With the growing adoption of automatic data collection systems (ADCS), transit providers can now collect volumes of data on their operations and their customers’ behavior. The use of automated fare collection (AFC) systems, by collecting fares electronically and storing the data digitally, permits urban public transit providers to collect fine-resolution data on how their customers interact with the network. These data can show, for every transaction a customer performs, where and when that transaction occurred. If customers are uniquely identified, it is then possible to determine their behavior over one or many days, including the origins and destinations (OD) of their trips.

By using ADCS data to infer origins, destinations, and journeys, transit providers and researchers can avoid the need to gather information about usage using costly, time-consuming, and often inaccurate surveys (Riegel, 2013).
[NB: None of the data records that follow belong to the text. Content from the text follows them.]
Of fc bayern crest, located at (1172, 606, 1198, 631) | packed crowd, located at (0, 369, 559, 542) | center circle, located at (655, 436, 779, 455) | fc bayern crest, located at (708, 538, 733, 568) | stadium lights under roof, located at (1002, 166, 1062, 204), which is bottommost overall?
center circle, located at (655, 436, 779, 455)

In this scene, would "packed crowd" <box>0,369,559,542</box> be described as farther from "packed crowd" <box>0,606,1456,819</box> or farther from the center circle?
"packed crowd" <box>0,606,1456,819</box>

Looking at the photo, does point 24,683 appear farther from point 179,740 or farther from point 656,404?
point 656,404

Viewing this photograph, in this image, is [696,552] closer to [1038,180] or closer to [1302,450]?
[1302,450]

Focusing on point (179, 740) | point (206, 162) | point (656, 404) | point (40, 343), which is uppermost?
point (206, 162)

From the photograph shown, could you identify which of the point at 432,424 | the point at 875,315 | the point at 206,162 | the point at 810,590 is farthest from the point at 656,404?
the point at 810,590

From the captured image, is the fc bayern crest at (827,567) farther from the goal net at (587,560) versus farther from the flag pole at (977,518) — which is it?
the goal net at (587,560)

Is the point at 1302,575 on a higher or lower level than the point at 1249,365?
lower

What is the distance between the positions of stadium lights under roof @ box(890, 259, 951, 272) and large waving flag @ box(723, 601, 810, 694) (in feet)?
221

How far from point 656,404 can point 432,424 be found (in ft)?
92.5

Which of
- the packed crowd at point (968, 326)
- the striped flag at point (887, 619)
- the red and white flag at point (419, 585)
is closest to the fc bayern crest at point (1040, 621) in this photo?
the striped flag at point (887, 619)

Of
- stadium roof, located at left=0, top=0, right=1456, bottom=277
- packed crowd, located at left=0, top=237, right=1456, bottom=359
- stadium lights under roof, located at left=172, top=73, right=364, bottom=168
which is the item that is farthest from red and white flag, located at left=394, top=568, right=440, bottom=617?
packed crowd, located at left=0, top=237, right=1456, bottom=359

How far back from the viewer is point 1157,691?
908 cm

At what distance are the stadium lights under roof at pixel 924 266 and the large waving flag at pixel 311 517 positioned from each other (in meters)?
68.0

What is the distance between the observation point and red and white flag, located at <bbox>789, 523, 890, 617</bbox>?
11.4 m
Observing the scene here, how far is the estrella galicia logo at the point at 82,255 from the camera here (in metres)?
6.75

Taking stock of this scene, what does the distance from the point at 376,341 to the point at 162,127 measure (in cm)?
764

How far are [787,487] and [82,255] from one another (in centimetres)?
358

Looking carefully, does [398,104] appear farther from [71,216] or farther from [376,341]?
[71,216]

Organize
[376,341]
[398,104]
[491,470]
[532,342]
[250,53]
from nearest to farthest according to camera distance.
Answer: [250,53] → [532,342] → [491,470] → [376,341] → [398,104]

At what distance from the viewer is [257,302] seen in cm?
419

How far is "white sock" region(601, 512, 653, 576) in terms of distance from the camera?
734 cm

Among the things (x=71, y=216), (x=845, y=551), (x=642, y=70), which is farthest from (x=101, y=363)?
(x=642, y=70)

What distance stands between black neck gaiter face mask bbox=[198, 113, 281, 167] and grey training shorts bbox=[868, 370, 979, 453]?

Due to their nature, these surveys are limited in both sample size and frequency, whereas (ADCS) data have the potential to provide information at a near daily frequency. In the USA an example of the potential use of such information is the federally required Title VI and environmental justice (EJ) reporting. Title VI of the Civil Rights Act of 1964 prevents agencies receiving federal funding from having a disparate impact with regards to race, ethnicity, or national origin. In complying with this law, large transit agencies must report regularly on how their service is provided to populations with different demographics. There is a growing critique of the inaccuracies inherent to the required methodology (Bills, 2013; Karner & Golub, 2015; Karner & Niemeier, 2013), based on outdated data collection methods which have not kept pace with the availability of large, passenger-level data sets from ADCS.

A distinction must be made between early implementations of these technologies, which were designed with one task in mind such as AFC or automatic vehicle location (AVL) systems (hereafter legacy systems), and a second generation of ADCS designed with a holistic view of data collection and warehousing. Legacy systems require the synthesis of disparate data sources in order to produce useful information such as origins and destination whereas newer systems will have such synthesis built into data collection.

This thesis builds upon recent work in the synthesis of passenger-centric public transit information and primarily updates the work of Gordon (2013), to infer origins, destinations, and full journeys in London, to a fully open[1] transit network: the Massachusetts Bay Transportation Authority’s (MBTA) rapid transit and bus network. Additional algorithms were developed to prepare bus and train vehicle location data for passenger origin and destination inference, as well as arrival time inference on a rail. The inference algorithm was performed on a month’s worth of data for April 2014. From this inferred origin–destination (OD) information users’ home locations are inferred, and their usage is aggregated to geographic units to demonstrate an alternative methodology for Title VI and EJ analysis which betters reflects passenger outcomes.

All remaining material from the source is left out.